■ Text excerpt:
§
I have bought my kids' instruments used from a small local music store.  The kids got to try the instruments, quality was good, price reasonable, and service and advice top-notch.

Summer is a pretty good time to buy it, as they've probably just gotten back rentals from the school year.  Ask them to go through the returned rentals as they clean and service them, and pick a good one for you.

Re the cheapos that everyone above says to stay away from, several of the repairmen we've talked to says that besides poor quality, parts are difficult if not impossible to get, so when it needs service, forget it.

Stick with a quality used instrument.


----------



## wackymother (Jun 12, 2009)

pjrose said:


> Summer is a pretty good time to buy it, as they've probably just gotten back rentals from the school year.  Ask them to go through the returned rentals as they clean and service them, and pick a good one for you.



Oh, that's a good idea! I'll chitchat with the Sam Ash guy when we take the cello back. 



> Re the cheapos that everyone above says to stay away from, several of the repairmen we've talked to says that besides poor quality, parts are difficult if not impossible to get, so when it needs service, forget it.
> 
> Stick with a quality used instrument.



It's my curse that I have to feel like I got something really nice for a moderate price. My father played the clarinet, so of course in my heart of hearts I want one just like his.


----------



## BSQ (Jun 12, 2009)

I'm partial to Selmer.  Within the brands there are many different models, so even just saying look for a Selmer, Bundy, etc  could still make the task confusing. 

For a used student horn I like the Selmer Signet series.  It has good tone ... but that's the other caveat about buying one that you haven't seen in person ... the same model can sound slightly different when played.

If you are shopping used instruments in person, having your daughter play a chromatic scale will give you an indication if there are any bad keys or pads. (not 100% since there are alternate fingerings for some notes, but it will cover just about every key).
§
■ Set problem 1: Return the passage of the thread on buying used instruments from "I have bought" up to and including "and advice top-notch.", copied word for word.
■ Set problem 2: List every forum username that appears in the thread on buying used instruments.
These lines have no connection to the thread on buying used instruments.

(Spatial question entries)
§
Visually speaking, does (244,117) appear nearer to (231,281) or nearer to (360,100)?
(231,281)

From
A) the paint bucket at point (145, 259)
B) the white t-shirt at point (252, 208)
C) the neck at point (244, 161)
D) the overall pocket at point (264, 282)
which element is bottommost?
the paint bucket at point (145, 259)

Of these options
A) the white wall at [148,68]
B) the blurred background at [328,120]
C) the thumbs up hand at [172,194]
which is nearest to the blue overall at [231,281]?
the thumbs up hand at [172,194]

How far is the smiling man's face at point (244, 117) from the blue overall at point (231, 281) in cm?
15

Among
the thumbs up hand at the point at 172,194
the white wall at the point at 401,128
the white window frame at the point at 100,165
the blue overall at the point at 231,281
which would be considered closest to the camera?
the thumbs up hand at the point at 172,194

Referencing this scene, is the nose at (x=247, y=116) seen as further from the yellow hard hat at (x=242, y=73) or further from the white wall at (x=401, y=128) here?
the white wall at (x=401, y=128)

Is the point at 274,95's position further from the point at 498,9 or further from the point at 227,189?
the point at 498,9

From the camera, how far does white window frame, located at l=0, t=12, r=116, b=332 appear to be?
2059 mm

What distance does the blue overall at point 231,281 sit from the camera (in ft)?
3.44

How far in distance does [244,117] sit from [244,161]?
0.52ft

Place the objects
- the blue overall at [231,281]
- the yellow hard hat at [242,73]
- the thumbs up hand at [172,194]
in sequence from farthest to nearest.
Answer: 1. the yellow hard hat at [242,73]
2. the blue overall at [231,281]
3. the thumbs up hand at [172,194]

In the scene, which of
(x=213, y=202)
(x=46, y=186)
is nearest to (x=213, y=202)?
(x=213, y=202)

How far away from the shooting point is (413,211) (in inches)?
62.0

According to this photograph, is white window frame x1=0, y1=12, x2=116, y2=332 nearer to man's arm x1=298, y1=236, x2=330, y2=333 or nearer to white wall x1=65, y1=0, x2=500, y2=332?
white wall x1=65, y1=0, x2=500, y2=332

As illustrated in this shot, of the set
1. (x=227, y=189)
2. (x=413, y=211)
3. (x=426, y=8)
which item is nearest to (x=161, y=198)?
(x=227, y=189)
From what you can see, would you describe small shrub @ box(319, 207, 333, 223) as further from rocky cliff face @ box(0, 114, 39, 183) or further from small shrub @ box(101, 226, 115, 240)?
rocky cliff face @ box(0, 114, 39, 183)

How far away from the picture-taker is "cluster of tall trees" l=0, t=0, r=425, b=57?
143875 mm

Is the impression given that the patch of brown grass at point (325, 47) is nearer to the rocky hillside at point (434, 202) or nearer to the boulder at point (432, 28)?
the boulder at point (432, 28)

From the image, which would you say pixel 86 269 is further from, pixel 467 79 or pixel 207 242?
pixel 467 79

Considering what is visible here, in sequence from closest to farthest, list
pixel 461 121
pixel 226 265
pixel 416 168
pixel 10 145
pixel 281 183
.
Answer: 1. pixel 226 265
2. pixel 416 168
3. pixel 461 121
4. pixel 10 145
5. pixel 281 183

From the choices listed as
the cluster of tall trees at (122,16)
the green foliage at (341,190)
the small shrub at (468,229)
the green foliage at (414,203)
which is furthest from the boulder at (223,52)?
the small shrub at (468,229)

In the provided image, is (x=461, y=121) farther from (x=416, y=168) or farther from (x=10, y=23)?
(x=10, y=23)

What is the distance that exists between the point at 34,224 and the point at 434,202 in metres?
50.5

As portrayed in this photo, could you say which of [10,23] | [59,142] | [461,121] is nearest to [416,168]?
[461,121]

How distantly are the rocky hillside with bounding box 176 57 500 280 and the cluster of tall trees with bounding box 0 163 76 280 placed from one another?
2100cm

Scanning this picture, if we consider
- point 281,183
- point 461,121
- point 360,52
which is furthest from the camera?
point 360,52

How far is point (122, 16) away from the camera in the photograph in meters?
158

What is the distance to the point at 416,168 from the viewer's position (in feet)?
§
■ Response 1:
I have bought my kids' instruments used from a small local music store.  The kids got to try the instruments, quality was good, price reasonable, and service and advice top-notch.

■ Response 2:
pjrose
wackymother
BSQ